## Work instructions
Reproduce the data below line for line, without any alteration to the wording. Omit the pictures from your reproduction.
┌─ Data supplied
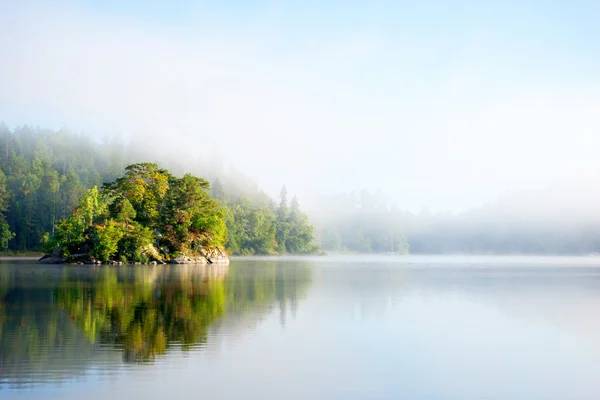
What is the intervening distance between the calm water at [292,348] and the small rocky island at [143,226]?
172ft

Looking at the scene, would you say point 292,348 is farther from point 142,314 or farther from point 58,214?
point 58,214

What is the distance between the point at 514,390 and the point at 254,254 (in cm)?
15683

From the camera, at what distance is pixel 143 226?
90.7 m

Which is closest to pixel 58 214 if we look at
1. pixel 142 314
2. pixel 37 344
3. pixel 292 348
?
pixel 142 314

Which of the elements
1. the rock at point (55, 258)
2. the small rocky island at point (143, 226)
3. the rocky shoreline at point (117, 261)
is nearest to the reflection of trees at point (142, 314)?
the small rocky island at point (143, 226)

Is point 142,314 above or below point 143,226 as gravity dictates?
below

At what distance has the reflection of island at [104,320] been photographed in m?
15.1

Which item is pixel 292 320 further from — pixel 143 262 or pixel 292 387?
pixel 143 262

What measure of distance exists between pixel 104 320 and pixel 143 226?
232ft

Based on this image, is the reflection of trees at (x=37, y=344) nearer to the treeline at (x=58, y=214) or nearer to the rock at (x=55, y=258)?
the rock at (x=55, y=258)

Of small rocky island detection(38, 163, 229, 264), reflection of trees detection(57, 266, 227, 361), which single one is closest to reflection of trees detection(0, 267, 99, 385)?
reflection of trees detection(57, 266, 227, 361)

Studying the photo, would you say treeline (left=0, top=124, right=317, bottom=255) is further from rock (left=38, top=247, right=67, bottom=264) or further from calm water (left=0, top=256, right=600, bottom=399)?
calm water (left=0, top=256, right=600, bottom=399)

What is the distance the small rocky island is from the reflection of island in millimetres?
46141

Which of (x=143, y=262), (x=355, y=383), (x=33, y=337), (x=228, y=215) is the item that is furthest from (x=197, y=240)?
(x=355, y=383)
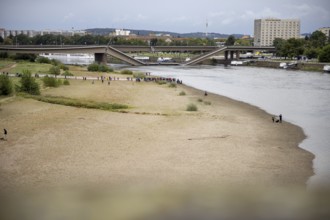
└─
## Exercise solution
What is the intervening distance between the calm water at [292,348] and the small rocky island at [143,226]?
172ft

Looking at the scene, would you say point 292,348 is farther from point 142,314 or farther from point 58,214?
point 58,214

What is the distance between the point at 514,390 and the point at 254,254 (in cm)?
15683

From the camera, at what distance is pixel 143 226?
90.7 m

Which is closest to pixel 58 214 if we look at
1. pixel 142 314
2. pixel 37 344
3. pixel 292 348
?
pixel 142 314

Which of the elements
1. the rock at point (55, 258)
2. the small rocky island at point (143, 226)
3. the rocky shoreline at point (117, 261)
is nearest to the reflection of trees at point (142, 314)?
the small rocky island at point (143, 226)

Is point 142,314 above or below point 143,226 as gravity dictates?
below

At what distance has the reflection of island at [104,320] been photographed in m?
15.1

Which item is pixel 292 320 further from — pixel 143 262 or pixel 292 387?
pixel 143 262

What measure of distance exists between pixel 104 320 and pixel 143 226?
232ft

Based on this image, is the reflection of trees at (x=37, y=344) nearer to the treeline at (x=58, y=214) or nearer to the rock at (x=55, y=258)?
the rock at (x=55, y=258)

Of small rocky island detection(38, 163, 229, 264), reflection of trees detection(57, 266, 227, 361), which single one is closest to reflection of trees detection(0, 267, 99, 385)?
reflection of trees detection(57, 266, 227, 361)

Studying the photo, would you say treeline (left=0, top=124, right=317, bottom=255) is further from rock (left=38, top=247, right=67, bottom=264) or further from calm water (left=0, top=256, right=600, bottom=399)?
calm water (left=0, top=256, right=600, bottom=399)

What is the distance the small rocky island is from the reflection of island in millimetres?
46141

Which of (x=143, y=262), (x=355, y=383), (x=33, y=337), (x=228, y=215) is the item that is furthest from (x=197, y=240)?
(x=355, y=383)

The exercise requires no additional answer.